• [PASSAGE PROVIDED]:

# # # # #

# electric blue acara tankmates in a 75 gallon tank?



## Manami (Sep 29, 2015)

I'm starting to like the blue acara (or electronic blue acara. Are they the same cichlid?) and I'm looking for ideas of which fish are compatible with them.

Here's a list:

- angel fish (pair or two males) or maybe a red tail shark? Or other big fish as a center piece?
- serpae tetras (15) or other big school fish that stays in the middle to top part of the tank.
- electric blue acara (2-4 males) a pair would just get too aggressive when laying eggs, right?
- bolivian rams (2-4)
- albino bristlenose pleco (1) or other odd ball (upside down fish? 8D)
- zebra loach (4) or albino cory (10)
- can I add another fish here?

Also, I wish to add plants (rooted plants) for this tank, as well. Maybe some amazon swords that can hold its ground and the cichlids don't bother it. People seems to like to add white sands in cichlid tanks. Won't black sand look better and make the electric blue acara's color pop?

# # # # #

• [DATA EXCERPTS]:
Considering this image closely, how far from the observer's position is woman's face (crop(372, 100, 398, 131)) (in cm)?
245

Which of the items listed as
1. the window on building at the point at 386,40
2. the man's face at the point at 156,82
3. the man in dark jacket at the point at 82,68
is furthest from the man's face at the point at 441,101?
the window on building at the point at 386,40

# # # # #

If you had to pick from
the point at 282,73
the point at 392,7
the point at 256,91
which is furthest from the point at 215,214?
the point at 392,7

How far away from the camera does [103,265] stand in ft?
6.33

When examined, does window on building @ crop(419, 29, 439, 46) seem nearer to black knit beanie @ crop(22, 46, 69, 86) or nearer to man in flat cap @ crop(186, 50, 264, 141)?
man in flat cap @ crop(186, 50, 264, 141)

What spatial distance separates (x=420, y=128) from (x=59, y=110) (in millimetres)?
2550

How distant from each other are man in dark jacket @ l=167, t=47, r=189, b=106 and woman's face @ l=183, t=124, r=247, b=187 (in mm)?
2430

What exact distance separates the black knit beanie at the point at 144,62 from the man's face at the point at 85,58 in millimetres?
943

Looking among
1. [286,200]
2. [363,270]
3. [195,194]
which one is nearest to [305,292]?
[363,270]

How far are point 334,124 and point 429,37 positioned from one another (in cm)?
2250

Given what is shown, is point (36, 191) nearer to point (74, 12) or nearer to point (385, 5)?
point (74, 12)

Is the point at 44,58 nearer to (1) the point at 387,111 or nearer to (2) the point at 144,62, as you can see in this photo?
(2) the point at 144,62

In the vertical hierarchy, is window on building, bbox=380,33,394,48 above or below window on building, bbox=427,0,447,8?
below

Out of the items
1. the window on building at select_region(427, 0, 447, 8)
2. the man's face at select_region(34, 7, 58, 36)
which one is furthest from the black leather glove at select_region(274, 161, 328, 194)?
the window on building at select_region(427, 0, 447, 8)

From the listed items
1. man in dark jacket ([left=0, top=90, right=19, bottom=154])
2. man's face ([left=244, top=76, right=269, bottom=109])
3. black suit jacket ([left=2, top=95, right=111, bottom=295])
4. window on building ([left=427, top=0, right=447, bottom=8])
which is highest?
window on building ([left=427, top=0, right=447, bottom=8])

# # # # #

• [REQUIREMENT 1]: According to the tankmates post, what size is the tank being planned?
• [REQUIREMENT 2]: Rewrite the tankmates post between "- angel fish" and "laying eggs, right?", inclusive, substituting "rummy nose tetras" for "serpae tetras".

• [WRITTEN REPLY 1]: 75 gallons

• [WRITTEN REPLY 2]:
- angel fish (pair or two males) or maybe a red tail shark? Or other big fish as a center piece?
- rummy nose tetras (15) or other big school fish that stays in the middle to top part of the tank.
- electric blue acara (2-4 males) a pair would just get too aggressive when laying eggs, right?